[SUPPLIED DATA — start]

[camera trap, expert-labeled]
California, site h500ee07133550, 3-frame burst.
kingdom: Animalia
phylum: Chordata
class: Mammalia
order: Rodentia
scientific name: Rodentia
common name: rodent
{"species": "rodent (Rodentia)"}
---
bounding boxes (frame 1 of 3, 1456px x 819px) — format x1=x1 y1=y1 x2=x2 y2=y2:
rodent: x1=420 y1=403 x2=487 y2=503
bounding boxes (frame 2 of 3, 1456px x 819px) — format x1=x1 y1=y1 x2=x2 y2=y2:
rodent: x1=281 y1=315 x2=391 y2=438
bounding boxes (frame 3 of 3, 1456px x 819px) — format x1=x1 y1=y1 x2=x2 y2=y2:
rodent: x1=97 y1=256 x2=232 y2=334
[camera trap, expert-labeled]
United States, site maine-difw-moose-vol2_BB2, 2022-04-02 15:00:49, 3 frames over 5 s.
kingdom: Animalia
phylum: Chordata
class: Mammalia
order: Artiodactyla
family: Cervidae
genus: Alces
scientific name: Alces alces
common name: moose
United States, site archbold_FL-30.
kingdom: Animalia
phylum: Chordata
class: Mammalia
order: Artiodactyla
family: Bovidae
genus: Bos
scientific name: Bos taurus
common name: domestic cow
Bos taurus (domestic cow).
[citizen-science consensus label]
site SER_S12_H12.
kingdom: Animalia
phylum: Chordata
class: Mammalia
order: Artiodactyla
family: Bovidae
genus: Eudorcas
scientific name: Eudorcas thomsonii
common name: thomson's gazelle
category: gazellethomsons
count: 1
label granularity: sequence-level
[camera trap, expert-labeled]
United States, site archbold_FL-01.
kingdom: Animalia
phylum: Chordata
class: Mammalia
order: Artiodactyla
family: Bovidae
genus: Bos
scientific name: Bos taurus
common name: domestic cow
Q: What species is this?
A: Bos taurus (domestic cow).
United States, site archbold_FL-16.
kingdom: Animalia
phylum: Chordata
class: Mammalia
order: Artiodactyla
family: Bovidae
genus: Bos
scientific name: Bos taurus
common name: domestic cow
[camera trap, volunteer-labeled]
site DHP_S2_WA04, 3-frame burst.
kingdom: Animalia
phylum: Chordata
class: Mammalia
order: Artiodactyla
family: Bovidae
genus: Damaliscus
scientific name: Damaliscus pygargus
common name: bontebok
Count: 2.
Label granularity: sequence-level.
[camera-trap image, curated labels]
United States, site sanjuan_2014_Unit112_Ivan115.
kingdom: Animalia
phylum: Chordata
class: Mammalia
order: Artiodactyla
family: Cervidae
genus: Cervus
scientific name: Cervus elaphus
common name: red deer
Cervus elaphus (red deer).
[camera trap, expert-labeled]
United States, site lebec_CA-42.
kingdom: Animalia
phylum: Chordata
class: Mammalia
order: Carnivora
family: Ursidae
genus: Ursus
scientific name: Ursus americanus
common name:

[SUPPLIED DATA — finish]

REQUIRED ACTION:
Without altering a single character, write out every record above.

RESPONSE:
[camera trap, expert-labeled]
California, site h500ee07133550, 3-frame burst.
kingdom: Animalia
phylum: Chordata
class: Mammalia
order: Rodentia
scientific name: Rodentia
common name: rodent
{"species": "rodent (Rodentia)"}
---
bounding boxes (frame 1 of 3, 1456px x 819px) — format x1=x1 y1=y1 x2=x2 y2=y2:
rodent: x1=420 y1=403 x2=487 y2=503
bounding boxes (frame 2 of 3, 1456px x 819px) — format x1=x1 y1=y1 x2=x2 y2=y2:
rodent: x1=281 y1=315 x2=391 y2=438
bounding boxes (frame 3 of 3, 1456px x 819px) — format x1=x1 y1=y1 x2=x2 y2=y2:
rodent: x1=97 y1=256 x2=232 y2=334
[camera trap, expert-labeled]
United States, site maine-difw-moose-vol2_BB2, 2022-04-02 15:00:49, 3 frames over 5 s.
kingdom: Animalia
phylum: Chordata
class: Mammalia
order: Artiodactyla
family: Cervidae
genus: Alces
scientific name: Alces alces
common name: moose
United States, site archbold_FL-30.
kingdom: Animalia
phylum: Chordata
class: Mammalia
order: Artiodactyla
family: Bovidae
genus: Bos
scientific name: Bos taurus
common name: domestic cow
Bos taurus (domestic cow).
[citizen-science consensus label]
site SER_S12_H12.
kingdom: Animalia
phylum: Chordata
class: Mammalia
order: Artiodactyla
family: Bovidae
genus: Eudorcas
scientific name: Eudorcas thomsonii
common name: thomson's gazelle
category: gazellethomsons
count: 1
label granularity: sequence-level
[camera trap, expert-labeled]
United States, site archbold_FL-01.
kingdom: Animalia
phylum: Chordata
class: Mammalia
order: Artiodactyla
family: Bovidae
genus: Bos
scientific name: Bos taurus
common name: domestic cow
Q: What species is this?
A: Bos taurus (domestic cow).
United States, site archbold_FL-16.
kingdom: Animalia
phylum: Chordata
class: Mammalia
order: Artiodactyla
family: Bovidae
genus: Bos
scientific name: Bos taurus
common name: domestic cow
[camera trap, volunteer-labeled]
site DHP_S2_WA04, 3-frame burst.
kingdom: Animalia
phylum: Chordata
class: Mammalia
order: Artiodactyla
family: Bovidae
genus: Damaliscus
scientific name: Damaliscus pygargus
common name: bontebok
Count: 2.
Label granularity: sequence-level.
[camera-trap image, curated labels]
United States, site sanjuan_2014_Unit112_Ivan115.
kingdom: Animalia
phylum: Chordata
class: Mammalia
order: Artiodactyla
family: Cervidae
genus: Cervus
scientific name: Cervus elaphus
common name: red deer
Cervus elaphus (red deer).
[camera trap, expert-labeled]
United States, site lebec_CA-42.
kingdom: Animalia
phylum: Chordata
class: Mammalia
order: Carnivora
family: Ursidae
genus: Ursus
scientific name: Ursus americanus
common name:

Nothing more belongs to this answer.